Life After the Latest Quilt Show

It’s Monday afternoon after the West Virginia Quilt Festival and we’ve been home about a day. Laundry is done, suitcases unpacked. Still have to move the booth stuff in, once the road-weariness has had a chance to abate. (And if my language is a little stuffy or odd, that’s a side effect of fatigue.)
Recently, I’ve been getting emails from Alyson Stanfield of www.ArtBizCoach.com. In her video series, 6 Tips for Improving Your Art Business, she speaks about creating ‘ecstatic encounters’ between people and your art. I’ve seen two such encounters at shows this year – customers who were visibly moved by a piece of my fabric. That’s really gratifying and awe-inspiring. And it’s the kind of feedback that makes me keep going back to shows.
That said, all the ego-enhancing experiences I’ve had at shows over the years don’t impact the bottom line. But, lest you think I’m planning on throwing in the towel (which is often how I feel when I get home), I’m considering how to get more buck for my bang. Another vendor who was at the show selling hand-dyed fabrics also sold commercial fabric, which accounted for 85% of her sales. And she did four times what I did in sales. What do you think: would adding select bolts of commercial fabric dilute my brand? Or enhance it?

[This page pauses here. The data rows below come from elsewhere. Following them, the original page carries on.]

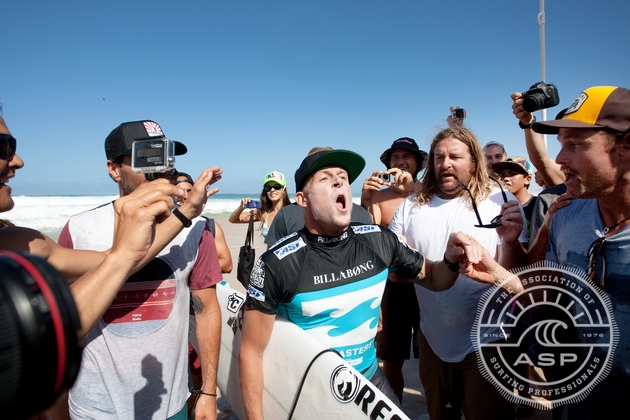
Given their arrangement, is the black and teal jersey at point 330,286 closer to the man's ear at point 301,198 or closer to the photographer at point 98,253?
the man's ear at point 301,198

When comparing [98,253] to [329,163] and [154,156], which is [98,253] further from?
[329,163]

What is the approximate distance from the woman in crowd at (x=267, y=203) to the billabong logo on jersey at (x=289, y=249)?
308 cm

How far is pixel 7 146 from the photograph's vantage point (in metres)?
1.33

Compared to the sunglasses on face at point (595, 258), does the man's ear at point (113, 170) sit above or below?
above

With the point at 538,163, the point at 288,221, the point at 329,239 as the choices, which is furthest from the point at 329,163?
the point at 538,163

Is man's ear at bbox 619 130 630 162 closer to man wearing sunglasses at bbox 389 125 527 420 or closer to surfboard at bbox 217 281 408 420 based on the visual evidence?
man wearing sunglasses at bbox 389 125 527 420

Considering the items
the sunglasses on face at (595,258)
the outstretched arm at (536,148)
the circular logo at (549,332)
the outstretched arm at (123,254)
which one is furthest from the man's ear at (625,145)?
the outstretched arm at (123,254)

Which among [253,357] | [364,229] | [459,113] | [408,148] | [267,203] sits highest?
[459,113]

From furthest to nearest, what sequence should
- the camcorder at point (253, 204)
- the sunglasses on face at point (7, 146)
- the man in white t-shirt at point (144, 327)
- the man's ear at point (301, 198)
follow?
the camcorder at point (253, 204) < the man's ear at point (301, 198) < the man in white t-shirt at point (144, 327) < the sunglasses on face at point (7, 146)

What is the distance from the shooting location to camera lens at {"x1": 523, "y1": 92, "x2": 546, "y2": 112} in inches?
89.8

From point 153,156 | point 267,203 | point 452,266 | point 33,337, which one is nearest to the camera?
point 33,337

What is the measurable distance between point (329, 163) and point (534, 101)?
149 centimetres

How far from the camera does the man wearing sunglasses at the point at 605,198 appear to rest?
5.11 ft

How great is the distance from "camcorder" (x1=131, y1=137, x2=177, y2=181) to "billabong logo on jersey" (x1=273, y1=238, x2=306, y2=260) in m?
0.84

Finally, I was thrilled to see the Dare to Dance Art Quilt Challenge hanging at the show. Here’s a picture of me with the book and some of the quilts, including mine, of course!

4 thoughts on “Life After the Latest Quilt Show

  1. I think it's a great idea to add select fabrics. I know that hand dyed fabrics are expensive, so mixing them would likely be what the customer will do anyway. I really like buying my fabric all at once so that I know it will go together. I think Andrea's idea of creating bundles is really good. Basically it comes down to serving your customers — if you think that additional fabrics would benefit them, I'd go for it!

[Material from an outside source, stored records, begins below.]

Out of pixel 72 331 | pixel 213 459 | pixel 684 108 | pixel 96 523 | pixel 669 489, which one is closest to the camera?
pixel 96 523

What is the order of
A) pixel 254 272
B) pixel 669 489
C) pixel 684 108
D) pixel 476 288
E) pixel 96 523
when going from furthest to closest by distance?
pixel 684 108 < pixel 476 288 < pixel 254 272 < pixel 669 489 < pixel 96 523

  2. I supplement my dyed fabric with finished items, such as scarves. While there is some overlap in the customers for each, many of my scarf buyers don't sew or quilt. I have finished items in the gift shop at the local art museum, for example, where just fabric wouldn't work.
    Congrats on Dare to Dance. I have 2 quilts in the book, but they are not traveling in the show.

  3. You might consider adding some fabrics that coordinate with your dyed fabrics. You might make packets of coordinating fabrics – a few of yours and then some commercial ones. Many quilters like to quilt, but they don't have an artistic feel. They like to be told what looks good together. It' makes them more willing to purchase fabric. Perhaps your potential customers can't figure out by themselves how to make your fabrics work with other fabrics.

    Andrea

  4. I too feel a genuine emotional connection to your fabrics and believe that by bundling, you are not only assisting the consumer in their color choices but also bolstering their design confidence. I think this would be decidedly better for you than simply incorporating commercial yardage and in fact potentially diluting the direct sale of your own……. and four quilts to your left, on the opposite end of our bar, you'll find me in the exhibit, isn't this the best adventure?????????